• Texte:

■ ■ ■ ■

Quand Céline Tran Van Chau, infirmière libérale, se rend chez ses patients qui habitent en centre-ville, la tournée se complique drastiquement. Selon la professionnelle, outre la circulation difficile, trouver une place est un défi permanent. Souvent pressée par le temps, l'infirmière dit alors devoir se garer hors stationnement. "J'ai parfois cinquante patients à voir par jour", se justifie la professionnelle de santé.
Et malgré le caducée collé à son pare-brise, l'infirmière ne passe plus à travers les mailles du filet. "En 19 ans, j'ai été verbalisée cinq fois et en un an, j'ai été verbalisée autant de fois." Céline Tran Van Chau assure que, depuis un an environ, les agents municipaux, autrefois tolérants, appliquent le Code de la route à toutes et tous "sans discernement" et verbalisent en conséquence.

■ ■ ■ ■

• Données relevées:
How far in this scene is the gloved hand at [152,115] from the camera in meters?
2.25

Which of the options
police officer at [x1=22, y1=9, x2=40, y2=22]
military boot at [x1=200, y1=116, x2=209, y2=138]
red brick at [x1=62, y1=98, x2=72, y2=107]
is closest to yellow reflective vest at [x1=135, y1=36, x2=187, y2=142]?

■ ■ ■ ■

• À faire 1: D'après le texte sur l'infirmière, les affirmations suivantes sont-elles exactes ? Répondez par oui ou non pour chacune et citez mot pour mot les mots du texte qui tranchent. (a) Il arrive à l'infirmière d'avoir cinquante patients à voir dans la journée. (b) Les agents municipaux ont toujours été stricts avec elle. (c) Un caducée est collé sur son pare-brise.
• À faire 2: Recopiez le passage du texte sur l'infirmière qui va de « Quand Céline Tran » à « professionnelle de santé. », ces deux passages compris.
• À faire 3: Poursuivez le texte sur l'infirmière à partir de sa dernière phrase.
La liste n'a aucun lien avec le texte.

• Réponse 1:
(a) Oui : « J'ai parfois cinquante patients à voir par jour »
(b) Non : « les agents municipaux, autrefois tolérants »
(c) Oui : « malgré le caducée collé à son pare-brise »

• Réponse 2:
Quand Céline Tran Van Chau, infirmière libérale, se rend chez ses patients qui habitent en centre-ville, la tournée se complique drastiquement. Selon la professionnelle, outre la circulation difficile, trouver une place est un défi permanent. Souvent pressée par le temps, l'infirmière dit alors devoir se garer hors stationnement. "J'ai parfois cinquante patients à voir par jour", se justifie la professionnelle de santé.

• Réponse 3:
Au-delà de l'impact financier important sur les professionnels de santé, elle estime que cela devient un problème d'accès aux soins.
Il y a des patients qu’on refuse parce que nous n'avons pas de places de stationnement pour aller chez eux. Ce n'est pas normal que les patients habitant en centre-ville soient privés de soin.
Céline Tran Van Chau, infirmière libérale
Toutes ces problématiques sont connues de la mairie qui tente désormais de trouver des solutions. Amir Mistrih, l'adjoint à la sécurité, à la tranquillité publique et aux stationnements, a dévoilé un plan grâce auquel vingt-quatre places de stationnements dans le centre-ville seront réservées aux professionnels de santé. "C'est parce que nous comprenons le stress que cela procure à ces professionnels de santé, qu’on a changé plusieurs fois de scénarios. Celui-ci nous paraît le plus sérieux et le plus légal."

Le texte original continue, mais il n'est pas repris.